Before joining Breguet, Kissling spent more than two decades at Omega, where he rose to vice-president of product development. He was behind technical milestones like the Chrono Chime, Omega’s most complicated movement, and commercial hits such as the MoonSwatch collaboration. Earlier in his career, he trained as a microtechnology engineer and worked at Cartier as a movement constructor.
He’ll be hoping the same instincts that made the MoonSwatch a phenomenon can help lift Breguet’s anniversary beyond a history lesson.
So far, the celebration has been staged as a roadshow, not a single reveal. Paris, Shanghai and New York have already played host, with more cities to come before the finale in Versailles later this year. Each stop has been tied to a different part of the Breguet story.
“Breguet has always been international – our founder built one of the first true global networks,” Kissling says. “The city-by-city format allows us to connect locally with collectors, journalists, and friends of the brand, while tailoring each event to a chapter of our story that resonates with that city. It creates intimacy and relevance that a single global launch could never achieve.”
In Paris, the anniversary opened with the Classique Souscription 2025, a single-handed reinterpretation of an 18th-century subscription watch made in “Breguet gold,” a proprietary new alloy. Shanghai followed with the Tradition Seconde Rétrograde, inspired by a late-1700s tact watch, while New York received two Type XX chronographs referencing a Breguet-built aircraft that flew from Paris to New York in 1930. Each model was designed to be both a tribute and a signal that the brand intends to evolve.

The latest addition came in September with the Marine Hora Mundi 5555, a 50-piece world-timer that reimagines Breguet’s take on global travel.
This balancing act – honouring tradition while keeping pace with modern tastes- runs through every decision Kissling is making but is perhaps easier said than executed.
“The sweet spot is authenticity,” he says. “Purists want to see the mastery and innovation they associate with Breguet. Younger audiences are looking for meaning, craft, and stories they can connect with.

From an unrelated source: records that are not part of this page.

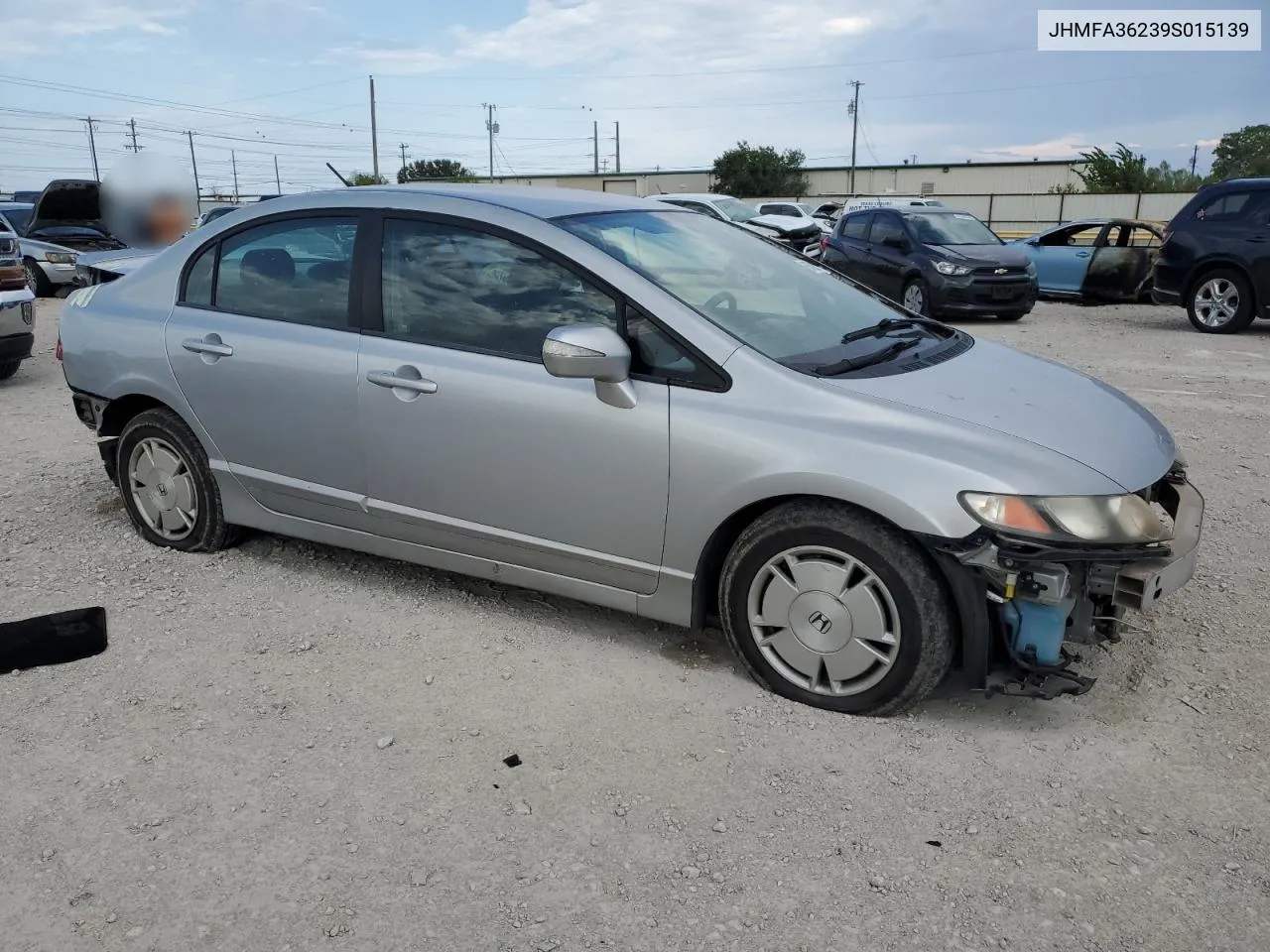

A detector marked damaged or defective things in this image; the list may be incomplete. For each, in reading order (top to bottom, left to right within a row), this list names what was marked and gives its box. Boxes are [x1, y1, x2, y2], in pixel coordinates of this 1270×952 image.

car with missing hood [650, 193, 818, 255]
wrecked car in background [1010, 219, 1163, 301]
car with missing hood [1010, 219, 1163, 301]
car with missing hood [60, 183, 1204, 715]
damaged front bumper area [924, 469, 1199, 700]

If we stay true to who we are while opening the doors a little wider, both groups can find inspiration in Breguet.”
Boutique pop-ups, digital campaigns and anniversary exhibitions are part of that effort. At the same time, Breguet’s diverse range of collections each presents different opportunities and risks.

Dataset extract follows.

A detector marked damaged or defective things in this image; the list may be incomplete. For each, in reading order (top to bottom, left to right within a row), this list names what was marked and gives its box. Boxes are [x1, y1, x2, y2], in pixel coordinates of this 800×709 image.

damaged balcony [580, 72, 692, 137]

“I believe each of our collections has strong potential to grow, because they all tell a different chapter of Breguet’s story. The Marine speaks to modern elegance, the Type XX to our aviation heritage, the Classique and Tradition to our deep horological roots, and the Reine de Naples to our spirit of creativity. And we should not forget the Héritage collection, which is still there too,” Kissling says.
“The real challenge is not about which collection is harder to modernise, but about staying true to the DNA of each while keeping them relevant for today and tomorrow.”

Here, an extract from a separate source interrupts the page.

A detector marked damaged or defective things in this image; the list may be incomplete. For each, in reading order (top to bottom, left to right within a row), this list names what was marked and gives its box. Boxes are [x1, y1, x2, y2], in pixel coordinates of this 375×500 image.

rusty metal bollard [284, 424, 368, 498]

Breguet CEO Gregory Kissling
The wider economic environment has not made things easier. In April 2025, President Trump imposed a 39% tariff on Swiss goods. Initially, one-kilogram and 100-ounce gold bars were ruled subject to the levy by US Customs and Border Protection, sparking turmoil in the bullion market, before the White House suggested gold would be exempt. In the lead-up, Swiss watch exports to the US spiked 149% in April, then slumped 9.5% in May and 5.6% in June.
For brands like Breguet, which depend on US collectors, the policy swings have created deep uncertainty. “We are watching the situation closely,” Kissling said. “The US is important for us, but it is one of many strong markets. The approach of the group and our House is to stay flexible.”
The year will close with a symbolic return to Versailles, a place with close ties to Breguet’s early patrons. Kissling sees the anniversary as a beginning, not a conclusion. “I would like that people to remember that Breguet is not only the brand of Abraham-Louis Breguet – it is a living brand, still inventing, still inspiring, still relevant. This anniversary is not the closing of a chapter, but the opening of the next one.”